PAGE EXTRACT:
** Start **

UNCONFIRMED: Although the Japanese media said yesterday that North Korea fired a short-range missile into the Sea of Japan, more facts were not forthcoming

 

AFP , TOKYO

 

North Korea is believed to have fired a short-range missile yesterday into the Sea of Japan, Japanese news reports said, amid a standoff between the communist state and the outside world over its nuclear ambitions.

 


Japanese public broadcaster NHK said the missile was fired from the east coast of North Korea and flew about 100km until it fell into the sea.

 

Jiji Press said the test came at about 8am on Saturday and only consisted of one missile. According to Kyodo News, Japan was informed of the test by the US military and Cabinet members were told to prepare for an emergency.

 

A Japanese foreign ministry official said only that Tokyo had "unconfirmed reports" about a missile.

 

A South Korean police officer looks at North Korea's Scud-B missile, center, and other missiles at the Korea War Memorial Museum in Seoul in this 2003 file photo.

 


 

A South Korean defense ministry official said Seoul had no information and a US military spokeswoman in Japan said the US forces do not discuss intelligence matters.

 

North Korea shocked the world in August 1998 by firing a long-range Taepodong-1 missile with a range of up to 2,000km over Japan into the Pacific Ocean, claiming it was a satellite launch.

** End **

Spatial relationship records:
** Start **

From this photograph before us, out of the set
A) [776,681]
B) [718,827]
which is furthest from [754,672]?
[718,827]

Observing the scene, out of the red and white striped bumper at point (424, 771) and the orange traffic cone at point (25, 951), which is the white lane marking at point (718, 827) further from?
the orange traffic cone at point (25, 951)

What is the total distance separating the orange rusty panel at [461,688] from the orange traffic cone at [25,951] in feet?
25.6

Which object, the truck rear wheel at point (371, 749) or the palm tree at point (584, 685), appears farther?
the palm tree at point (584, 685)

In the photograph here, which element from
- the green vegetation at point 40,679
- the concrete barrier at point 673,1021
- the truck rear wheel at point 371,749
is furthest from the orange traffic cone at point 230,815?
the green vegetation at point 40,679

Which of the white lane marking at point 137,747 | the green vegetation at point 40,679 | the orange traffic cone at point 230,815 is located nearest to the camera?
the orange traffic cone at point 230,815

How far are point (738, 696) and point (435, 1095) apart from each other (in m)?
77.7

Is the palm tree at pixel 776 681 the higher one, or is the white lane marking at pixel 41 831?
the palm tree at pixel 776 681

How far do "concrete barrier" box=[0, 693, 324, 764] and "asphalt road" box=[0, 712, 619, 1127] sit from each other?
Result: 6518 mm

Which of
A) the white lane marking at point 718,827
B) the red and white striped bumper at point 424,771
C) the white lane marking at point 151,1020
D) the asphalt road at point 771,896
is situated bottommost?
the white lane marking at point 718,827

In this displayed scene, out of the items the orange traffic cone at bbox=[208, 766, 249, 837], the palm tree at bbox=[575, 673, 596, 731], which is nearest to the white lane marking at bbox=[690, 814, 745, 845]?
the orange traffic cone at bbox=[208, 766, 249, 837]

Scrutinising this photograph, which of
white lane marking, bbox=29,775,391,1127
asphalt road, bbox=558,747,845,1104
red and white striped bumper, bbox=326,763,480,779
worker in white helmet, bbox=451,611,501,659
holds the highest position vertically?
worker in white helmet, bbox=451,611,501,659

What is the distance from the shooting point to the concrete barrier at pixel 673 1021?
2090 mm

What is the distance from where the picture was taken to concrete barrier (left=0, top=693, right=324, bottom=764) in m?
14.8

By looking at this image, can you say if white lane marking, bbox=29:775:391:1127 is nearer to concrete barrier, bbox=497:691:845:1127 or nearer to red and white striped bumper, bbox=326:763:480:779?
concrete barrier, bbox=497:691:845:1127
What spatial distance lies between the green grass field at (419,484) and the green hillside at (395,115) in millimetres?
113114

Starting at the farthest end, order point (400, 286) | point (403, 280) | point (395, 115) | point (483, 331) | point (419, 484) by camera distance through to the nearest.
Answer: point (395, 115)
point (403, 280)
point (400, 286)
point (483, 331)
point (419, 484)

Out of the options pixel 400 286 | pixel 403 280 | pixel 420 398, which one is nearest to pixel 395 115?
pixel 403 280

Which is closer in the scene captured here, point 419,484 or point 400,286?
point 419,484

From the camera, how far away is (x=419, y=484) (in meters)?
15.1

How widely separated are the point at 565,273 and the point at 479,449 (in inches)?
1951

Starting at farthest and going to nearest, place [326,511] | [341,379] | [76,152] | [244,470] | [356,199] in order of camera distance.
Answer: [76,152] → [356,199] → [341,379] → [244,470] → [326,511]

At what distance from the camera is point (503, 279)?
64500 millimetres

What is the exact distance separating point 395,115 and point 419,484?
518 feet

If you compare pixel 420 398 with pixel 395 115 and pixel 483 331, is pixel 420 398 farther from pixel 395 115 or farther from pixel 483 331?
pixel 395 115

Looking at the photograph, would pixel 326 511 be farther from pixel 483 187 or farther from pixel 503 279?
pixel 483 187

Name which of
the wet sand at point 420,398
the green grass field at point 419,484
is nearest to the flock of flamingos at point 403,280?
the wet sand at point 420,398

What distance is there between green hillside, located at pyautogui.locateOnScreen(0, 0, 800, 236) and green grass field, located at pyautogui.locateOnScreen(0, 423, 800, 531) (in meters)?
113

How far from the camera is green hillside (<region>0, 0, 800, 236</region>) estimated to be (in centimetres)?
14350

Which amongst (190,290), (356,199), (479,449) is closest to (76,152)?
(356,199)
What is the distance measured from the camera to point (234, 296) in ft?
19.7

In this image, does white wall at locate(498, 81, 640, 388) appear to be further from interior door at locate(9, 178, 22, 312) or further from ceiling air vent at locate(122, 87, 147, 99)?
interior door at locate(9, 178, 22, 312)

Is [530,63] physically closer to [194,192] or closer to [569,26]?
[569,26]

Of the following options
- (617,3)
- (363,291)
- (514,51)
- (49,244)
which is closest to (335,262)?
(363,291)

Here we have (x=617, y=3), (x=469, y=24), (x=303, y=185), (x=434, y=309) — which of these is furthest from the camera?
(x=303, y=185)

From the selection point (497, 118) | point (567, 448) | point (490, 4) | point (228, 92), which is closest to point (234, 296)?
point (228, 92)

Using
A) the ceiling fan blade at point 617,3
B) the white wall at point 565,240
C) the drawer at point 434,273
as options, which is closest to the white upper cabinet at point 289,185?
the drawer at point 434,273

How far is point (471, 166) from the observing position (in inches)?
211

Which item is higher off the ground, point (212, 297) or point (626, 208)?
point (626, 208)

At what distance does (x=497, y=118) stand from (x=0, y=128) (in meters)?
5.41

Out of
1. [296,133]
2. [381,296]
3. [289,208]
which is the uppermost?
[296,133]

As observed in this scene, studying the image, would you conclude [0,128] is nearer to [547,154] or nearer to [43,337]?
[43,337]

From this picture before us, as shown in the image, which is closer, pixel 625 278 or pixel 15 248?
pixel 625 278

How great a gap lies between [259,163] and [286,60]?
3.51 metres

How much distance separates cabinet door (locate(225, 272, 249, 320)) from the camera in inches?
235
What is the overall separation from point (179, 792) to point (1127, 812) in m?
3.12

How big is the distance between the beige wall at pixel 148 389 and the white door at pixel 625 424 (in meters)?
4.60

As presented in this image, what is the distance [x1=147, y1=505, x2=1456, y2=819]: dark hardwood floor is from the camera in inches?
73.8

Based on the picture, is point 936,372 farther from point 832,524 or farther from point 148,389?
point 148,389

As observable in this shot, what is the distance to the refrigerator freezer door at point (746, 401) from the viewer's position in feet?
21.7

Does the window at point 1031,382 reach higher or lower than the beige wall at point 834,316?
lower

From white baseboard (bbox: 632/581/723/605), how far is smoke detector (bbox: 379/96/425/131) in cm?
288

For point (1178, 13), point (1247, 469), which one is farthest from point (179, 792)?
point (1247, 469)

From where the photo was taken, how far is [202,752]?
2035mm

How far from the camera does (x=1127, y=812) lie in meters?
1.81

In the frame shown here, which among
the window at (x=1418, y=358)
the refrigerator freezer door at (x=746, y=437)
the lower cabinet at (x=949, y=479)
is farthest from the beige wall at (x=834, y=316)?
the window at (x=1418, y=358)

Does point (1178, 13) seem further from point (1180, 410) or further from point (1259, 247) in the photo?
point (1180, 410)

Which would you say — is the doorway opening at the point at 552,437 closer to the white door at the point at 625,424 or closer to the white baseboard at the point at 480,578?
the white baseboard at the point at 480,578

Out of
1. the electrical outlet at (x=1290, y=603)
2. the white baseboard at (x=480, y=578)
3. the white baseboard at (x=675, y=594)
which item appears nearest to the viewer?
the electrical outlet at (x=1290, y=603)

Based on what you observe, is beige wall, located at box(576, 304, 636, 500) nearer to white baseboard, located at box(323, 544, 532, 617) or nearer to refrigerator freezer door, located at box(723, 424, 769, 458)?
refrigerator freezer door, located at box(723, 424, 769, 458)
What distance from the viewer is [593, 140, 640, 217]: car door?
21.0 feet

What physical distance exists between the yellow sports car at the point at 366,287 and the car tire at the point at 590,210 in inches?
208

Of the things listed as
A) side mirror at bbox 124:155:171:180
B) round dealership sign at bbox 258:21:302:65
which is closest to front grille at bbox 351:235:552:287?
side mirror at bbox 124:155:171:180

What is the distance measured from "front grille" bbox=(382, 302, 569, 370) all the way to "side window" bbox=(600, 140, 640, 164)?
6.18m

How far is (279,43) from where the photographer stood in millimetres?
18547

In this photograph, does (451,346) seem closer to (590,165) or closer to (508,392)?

** End **

EXERCISE DIRECTIONS: Reproduce the portion of the missile report starting at "A South Korean police" and ending at "2003 file photo.", preserving its wording precisely.

EXERCISE RESPONSE:
A South Korean police officer looks at North Korea's Scud-B missile, center, and other missiles at the Korea War Memorial Museum in Seoul in this 2003 file photo.